No, the writer just translated the sentence as you did. It's not a fixed expression either in Dutch.

There is another one though that we could adapt a little to make your very own expression.

What does exist is "Bitter in de mond, maakt het hart gezond". It does not refer to fruit but it was said to young children (first half of the previous century) that had to drink cod-liver oil (which really tastes bad) to get stronger. 

So, if we change it a little, we could say: "Elke dag een appel in de mond, maakt het hart gezond" and you have your very own personal expression in Dutch and you can honestly say you read it from a native speaker (again ).


----------



## mirind4

Great! I like it, thank you very much!


----------



## YellowOnline

Van Dale translates the expression as "Een appel per dag houdt de dokter uit huis". I doesn't sound as nice as in English though. Can't we just invent an equivalent? Here are some ideas: 
"Een appel per dag vermijdt huiduitslag."
"Een appel dagelijks is voor de gezondheid iets wonderbaarlijks."
"Met een appel bij het ontbijt geraakt men de dokter snel kwijt."
"Appeltje in de wand, gezondste in het land."

Etc.

"一天一苹果, 医生远离我!"


----------



## bibibiben

YellowOnline said:


> Van Dale translates the expression as "Een appel per dag houdt de dokter uit huis". I doesn't sound as nice as in English though. Can't we just invent an equivalent? Here are some ideas:
> "Een appel per dag vermijdt huiduitslag."
> "Een appel dagelijks is voor de gezondheid iets wonderbaarlijks."
> "Met een appel bij het ontbijt geraakt men de dokter snel kwijt."
> "Appeltje in de wand, gezondste in het land."

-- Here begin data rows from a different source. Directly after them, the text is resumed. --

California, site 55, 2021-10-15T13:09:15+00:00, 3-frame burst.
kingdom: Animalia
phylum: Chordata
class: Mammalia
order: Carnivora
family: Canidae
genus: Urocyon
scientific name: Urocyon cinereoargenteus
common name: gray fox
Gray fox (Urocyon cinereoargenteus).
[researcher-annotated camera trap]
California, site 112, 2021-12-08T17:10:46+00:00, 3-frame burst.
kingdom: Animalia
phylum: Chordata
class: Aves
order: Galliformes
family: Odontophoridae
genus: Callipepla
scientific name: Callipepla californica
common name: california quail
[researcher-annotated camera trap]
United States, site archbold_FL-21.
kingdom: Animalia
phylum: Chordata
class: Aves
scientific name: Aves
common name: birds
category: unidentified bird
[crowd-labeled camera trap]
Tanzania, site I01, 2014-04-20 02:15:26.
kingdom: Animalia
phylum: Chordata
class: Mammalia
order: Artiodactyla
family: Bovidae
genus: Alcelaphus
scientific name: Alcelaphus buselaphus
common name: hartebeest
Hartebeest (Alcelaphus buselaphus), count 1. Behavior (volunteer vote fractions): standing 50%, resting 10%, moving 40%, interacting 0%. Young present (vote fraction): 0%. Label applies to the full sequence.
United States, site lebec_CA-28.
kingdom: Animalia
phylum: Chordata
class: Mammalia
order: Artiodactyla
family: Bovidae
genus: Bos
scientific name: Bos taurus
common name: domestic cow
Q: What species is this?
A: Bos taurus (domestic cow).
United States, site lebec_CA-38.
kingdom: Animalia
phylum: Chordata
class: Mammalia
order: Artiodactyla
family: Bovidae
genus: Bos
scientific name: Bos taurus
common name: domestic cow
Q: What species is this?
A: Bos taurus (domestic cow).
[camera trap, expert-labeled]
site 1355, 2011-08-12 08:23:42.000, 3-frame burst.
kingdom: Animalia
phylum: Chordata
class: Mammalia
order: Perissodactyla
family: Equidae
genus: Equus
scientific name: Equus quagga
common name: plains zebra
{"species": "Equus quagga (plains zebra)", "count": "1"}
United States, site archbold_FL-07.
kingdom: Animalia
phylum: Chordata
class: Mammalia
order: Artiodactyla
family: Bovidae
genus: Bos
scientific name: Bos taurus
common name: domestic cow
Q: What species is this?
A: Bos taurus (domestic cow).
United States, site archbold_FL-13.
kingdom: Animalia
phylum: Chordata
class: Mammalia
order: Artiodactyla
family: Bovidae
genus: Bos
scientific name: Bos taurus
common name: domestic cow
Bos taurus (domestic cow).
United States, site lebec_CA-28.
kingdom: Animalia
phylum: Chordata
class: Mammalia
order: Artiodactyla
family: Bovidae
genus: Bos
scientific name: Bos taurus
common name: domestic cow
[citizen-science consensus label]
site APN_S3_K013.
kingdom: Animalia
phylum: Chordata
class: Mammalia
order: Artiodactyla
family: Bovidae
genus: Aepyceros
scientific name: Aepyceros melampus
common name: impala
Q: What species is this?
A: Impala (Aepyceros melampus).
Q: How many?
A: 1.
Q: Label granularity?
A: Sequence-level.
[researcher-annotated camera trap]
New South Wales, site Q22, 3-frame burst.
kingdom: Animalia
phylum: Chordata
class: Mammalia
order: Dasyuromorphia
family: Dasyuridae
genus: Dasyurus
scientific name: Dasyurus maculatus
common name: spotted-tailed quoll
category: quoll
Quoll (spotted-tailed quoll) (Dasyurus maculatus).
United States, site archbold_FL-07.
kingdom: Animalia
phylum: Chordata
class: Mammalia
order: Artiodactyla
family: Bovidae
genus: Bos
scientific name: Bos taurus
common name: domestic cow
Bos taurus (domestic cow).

Ja, die vertaling van Van Dale is niet erg populair onder native speakers. Geen hits op Google. 

Wat mij is opgevallen, is dat _an apple a day keeps the doctor away_ vaak onvertaald wordt gelaten (althans, in Nederland). Er is kennelijk geen appelig equivalent in het Nederlands. Sommigen willen het wel vertalen met _snoep verstandig, eet een appel,_ een reclameslogan die in de jaren 70 in Nederland in zwang was, maar de boodschap daarvan was het in stand houden van een goed gebit, niet het in stand houden van de gezondheid in het algemeen.

Edit: I noticed I should have responded in English. Sorry.


----------



## mirind4

@YellowOnline Thanks for the suggestions, I like them 

@bibibiben No worries, I have translated it with more or less success! Thanks for it!


----------